PASSAGE TO READ:
= = = = = = =

Clark can't estimate how many seizures she had each day — there were too many to count.
"I was very fearful, especially if I had a seizure around work or family members because I know it was traumatic," said Clark, who had her first seizure around age 30. "I had one at work and a coworker saw it and it upset them. It made them nervous to be around me."
Today Clark is seizure-free thanks to little-known epilepsy surgery, which she underwent in 2010 at University of Utah Hospital. Clark no longer feels trapped by not being able to drive or be alone, and her temperament has bounced back. After 10 years of seizures, she's the old Lisa again: friendly, caring and understanding.
Though many people — including physicians — don't know it, epilepsy can be curable through surgery.
"This is probably the most underused brain surgery there is in terms of how much of a difference it can make in people's lives," said Paul House, M.D., Clark's neurosurgeon and co-medical director of University of Utah Health Care's Comprehensive Epilepsy Program.

= = = = = = =

SUPPLIED INFORMATION:

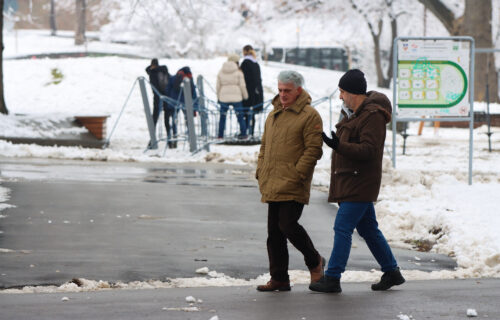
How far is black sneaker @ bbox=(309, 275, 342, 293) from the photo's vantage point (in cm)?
639

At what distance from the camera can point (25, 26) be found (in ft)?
217

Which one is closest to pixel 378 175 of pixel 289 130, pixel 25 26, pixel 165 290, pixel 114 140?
pixel 289 130

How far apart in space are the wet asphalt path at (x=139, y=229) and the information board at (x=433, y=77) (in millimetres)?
2585

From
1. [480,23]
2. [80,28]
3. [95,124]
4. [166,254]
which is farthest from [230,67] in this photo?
[80,28]

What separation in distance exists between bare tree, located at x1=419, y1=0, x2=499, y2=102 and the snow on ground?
282 cm

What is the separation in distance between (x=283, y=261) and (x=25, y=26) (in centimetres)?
6271

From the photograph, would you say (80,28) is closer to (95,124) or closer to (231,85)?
(95,124)

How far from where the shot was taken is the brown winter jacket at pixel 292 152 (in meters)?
6.27

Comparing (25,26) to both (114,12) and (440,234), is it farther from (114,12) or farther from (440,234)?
(440,234)

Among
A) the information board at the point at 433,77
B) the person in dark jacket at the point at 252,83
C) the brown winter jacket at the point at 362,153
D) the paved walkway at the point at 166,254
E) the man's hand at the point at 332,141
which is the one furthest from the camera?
the person in dark jacket at the point at 252,83

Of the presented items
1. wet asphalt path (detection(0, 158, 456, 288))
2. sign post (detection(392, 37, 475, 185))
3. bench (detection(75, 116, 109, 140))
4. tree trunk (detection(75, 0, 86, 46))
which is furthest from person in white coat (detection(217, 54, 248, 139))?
tree trunk (detection(75, 0, 86, 46))

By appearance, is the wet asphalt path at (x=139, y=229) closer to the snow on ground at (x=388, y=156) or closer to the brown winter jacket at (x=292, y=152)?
the snow on ground at (x=388, y=156)

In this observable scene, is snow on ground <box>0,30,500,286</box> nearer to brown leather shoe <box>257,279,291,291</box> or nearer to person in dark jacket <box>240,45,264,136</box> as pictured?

= = = = = = =

TASKS TO PERFORM:
(a) Swap "seizure-free" for "free of seizures" in the epilepsy surgery passage and write out the stretch from "Today Clark is" through "caring and understanding." with that change.
(b) According to the epilepsy surgery passage, at about what age did Clark have her first seizure?
(c) Take the epilepsy surgery passage further, picking up after its last sentence.
The records come from a different source than the epilepsy surgery passage.

ANSWERS BY TASK:
(a)
Today Clark is free of seizures thanks to little-known epilepsy surgery, which she underwent in 2010 at University of Utah Hospital. Clark no longer feels trapped by not being able to drive or be alone, and her temperament has bounced back. After 10 years of seizures, she's the old Lisa again: friendly, caring and understanding.

(b) Around age 30.

(c)
Epilepsy is not a disease per se, explained Helen Barkan, M.D., Ph.D., an epileptologist and co-medical director of the university's epilepsy program. Instead, people with the condition have a hereditary tendency to have seizures - whether it's once every five years or 100 in a single day.
Epilepsy, even a mild version, can cause substantial difficulties, House said, noting that seizures occur when brain activity becomes abnormally synchronized and many groups of neurons fire concurrently.
"It can be hard to get through school, for example," House said. "Cognitively, it takes a day or two to recover from each event."
Fear of seizing can be disabling, and epilepsy can lead to unemployment, depression, anxiety, and paranoia, Barkan said. While 70 to 75 percent of epilepsy patients' seizures are controlled by medications, the remaining 25 to 30 percent is a large group.
Surgery was once viewed as a last resort for epilepsy. Today, because of major advances in diagnostic capabilities, surgeries such as focal cortical resection and lobectomy are seen as proactive ways of treating the brain before seizures wreak too much havoc, said House who works with a multi-disciplinary team of specialists to plan treatment and determine which patients are candidates for surgery.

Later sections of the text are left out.